In secondo luogo, questo è terrorismo. Terrorismo è prendere di mira deliberatamente persone innocenti in nome di un credo che non può essere né razionalizzato né contestualizzato, e che non può neanche essere allegramente separato, di volta in volta, dalle sue manifestazioni. Il terrorismo che si trovano ad affrontare gli Stati Uniti proviene dalla stessa fonte – l'ideologia islamica radicale – che ha motivato gli attacchi in Francia e in Belgio, in India e in Indonesia, in Nigeria e in Kenya, in Israele e in Danimarca, in Australia e in Canada, e in tanti altri posti. Cercare di creare quelle che in realtà sono solo delle distinzioni senza differenze in ognuno di questi casi, non è altro che sofisma intellettuale che vorrebbe ignorare le ovvie connessione teologico-ideologiche alla base di tutti questi attentati. Di conseguenza, tutte le società che si trovano nel mirino devono unirsi in solidarietà, con uno scopo comune e con la cooperazione più totale. È una lotta ben lungi dal termine; la nostra tenacia e la nostra capacità di recupero devono durare più a lungo di quella dei nostri avversari.

In terzo luogo, far finta che non esista un legame tra questi atti di terrorismo, tra cui l'orrore di Orlando, e alcuni seguaci dell'Islam è una pericolosa illusione. Sono i terroristi stessi ad invocare la loro fede. Perché c'è chi insiste nel dire che non sia così? Nessuno vuole per un solo istante accusare o stigmatizzare una religione intera. Sarebbe irresponsabile, sbagliato e gravemente pericoloso. Tutte le istituzioni e le persone responsabili, inclusa l'Ajc, non devono stancarsi mai di ripeterlo; sono i nostri valori a chiedercelo. Ma ciò non vuole dire ignorare completamente la questione. C'è qualcosa che è andato storto in una parte dell'Islam, e questo qualcosa minaccia tutti, sia i non-musulmani che gli altri musulmani.

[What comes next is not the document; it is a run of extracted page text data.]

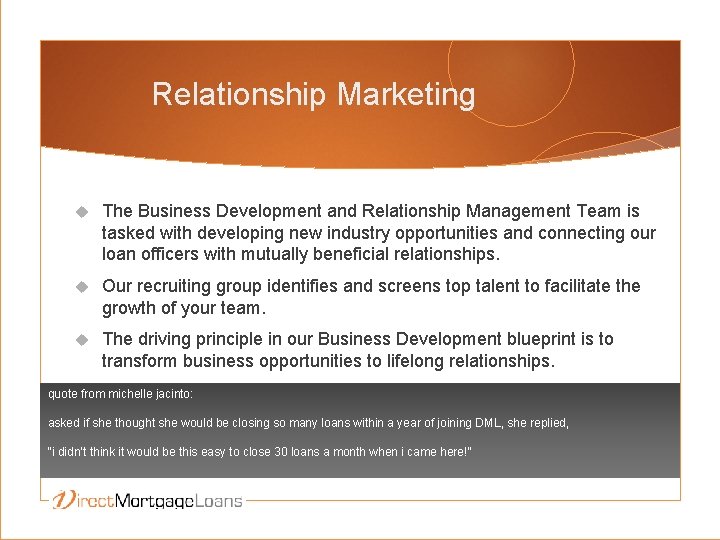 Relationship Marketing

The Business Development and Relationship Management Team is tasked with developing new industry opportunities and connecting our loan officers with mutually beneficial relationships.

Our recruiting group identifies and screens top talent to facilitate the growth of your team.

The driving principle in our Business Development blueprint is to transform business opportunities to lifelong relationships.

quote from michelle jacinto:

asked if she thought she would be closing so many loans within a year of joining DML, she replied,

"i didn't think it would be this easy to close 30 loans a month when i came here!"

DirectMortgageLoans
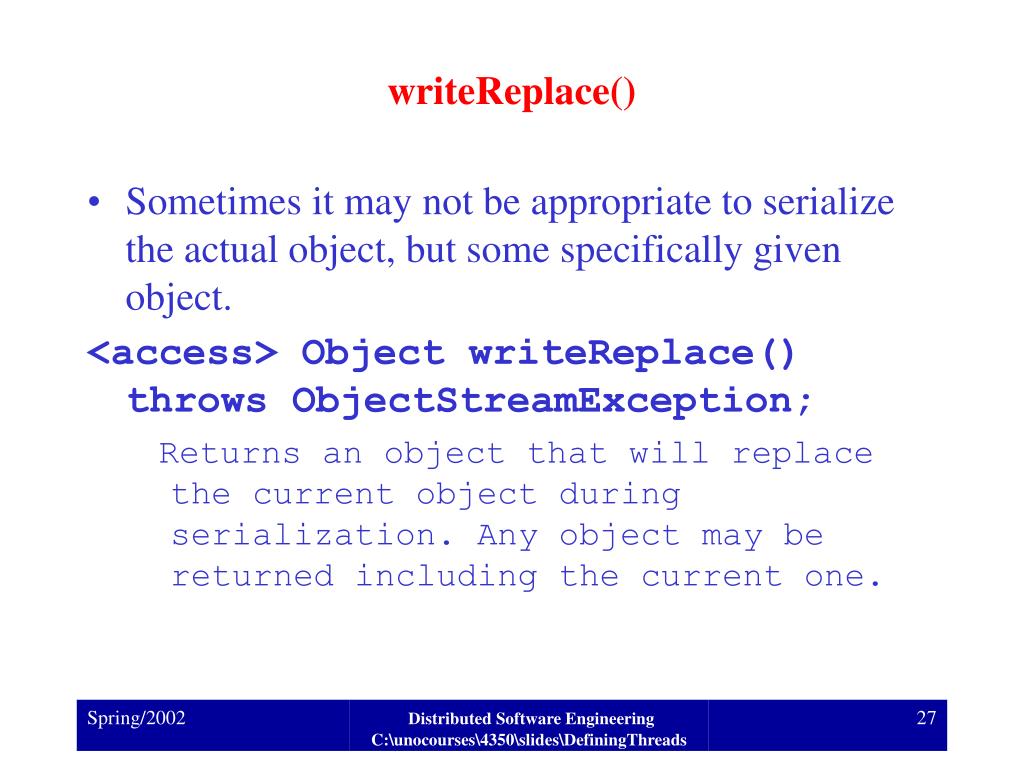 writeReplace()

• Sometimes it may not be appropriate to serialize the actual object, but some specifically given object.

<access> Object writeReplace() throws ObjectStreamException;

Returns an object that will replace the current object during serialization. Any object may be returned including the current one.

Spring/2002

Distributed Software Engineering
C:\unocourses\4350\slides\DefiningThreads

27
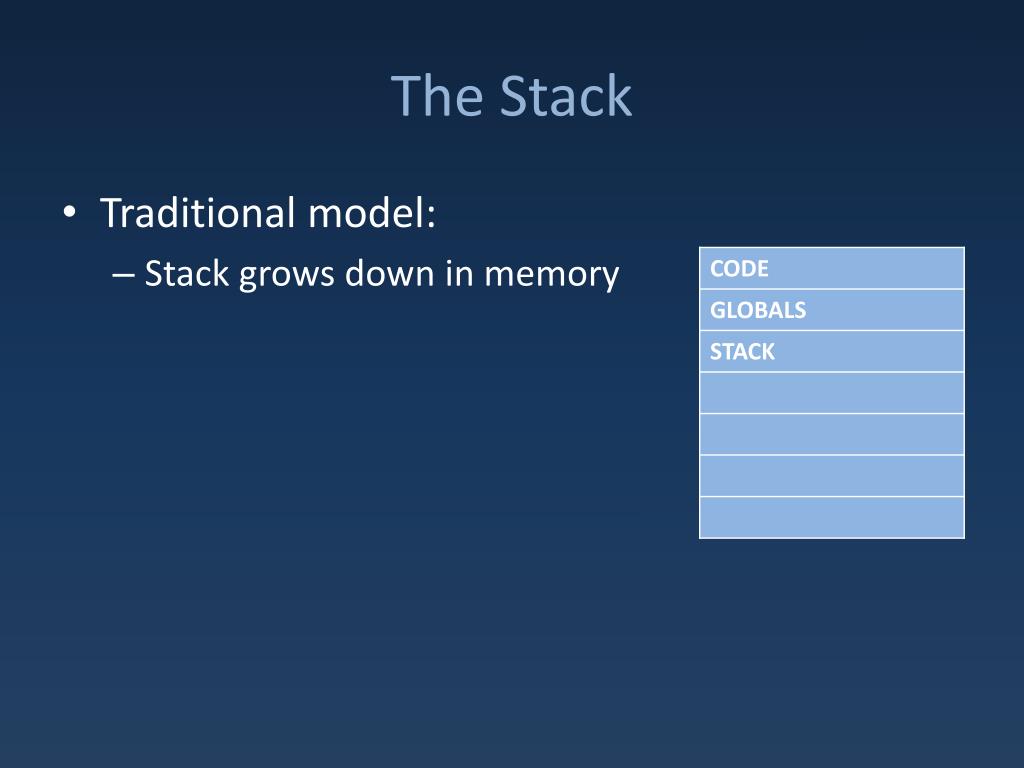 The Stack

• Traditional model:
– Stack grows down in memory

| CODE |
|---|
| GLOBALS |
| STACK |
| |
| |
| |
| |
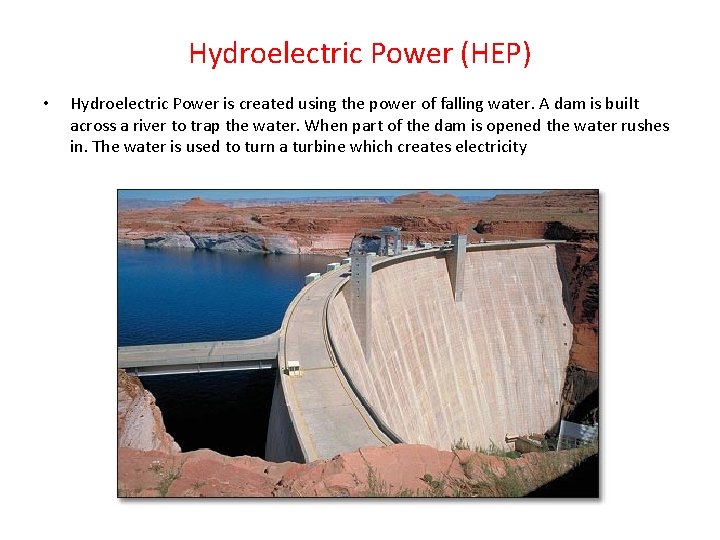 Hydroelectric Power (HEP)

• Hydroelectric Power is created using the power of falling water. A dam is built across a river to trap the water. When part of the dam is opened the water rushes in. The water is used to turn a turbine which creates electricity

Chi è al di fuori dell'Islam ha certamente un ruolo chiave da giocare, dall'intelligence all'ordine pubblico, dall'inclusione alla presenza nelle comunità, e nei programmi di controradicalizzazione e deradicalizzazione. Ma la vera lotta per l'animo dell'Islam può avvenire solamente al suo interno. I musulmani moderati sono pronti a difendere il loro credo ed affrontare coloro che hanno preso in ostaggio la loro fede? Molti hanno condannato le atrocità di Orlando, ma c'è molto ancora da fare in quella che è una lotta a lungo termine. Alla fine, penso che tutto dipenderà da se sarà possibile l'avvento di una riforma strutturale interna all'Islam. I musulmani che insistono nel dire che i terroristi che agiscono in nome dell'Islam “non sono musulmani” non stanno facendo un favore a nessuno. I terroristi invocano la loro fede, i suoi simboli e i suoi insegnamenti, per quanto possano essere fuorviati. Quando nel 1995 Yigal Amir, un ebreo, uccise il primo ministro Yitzhak Rabin, non avrei mai potuto dire che “egli non è un ebreo”, perché agì in maniera contraria al mio credo ebraico. Agì, vergognosamente, in una maniera che rifletteva gli insegnamenti ebraici così come li intendeva lui. La nostra risposta, che continua ancora oggi, è stata quella di guardarci dentro e di rigettare coloro che nutrono il suo stesso pensiero diabolico.

Il professore di Harvard Samuel Huntington scrisse del famoso "scontro di civiltà". In realtà, in questo momento è in atto uno scontro all'interno di una civiltà. Se vogliamo veramente ridurre il rischio che avvengano altre Orlando, a parte l'aspetto della sicurezza, è necessario che prevalgano le voci del pluralismo, della modernità e del rispetto reciproco all'interno del mondo islamico.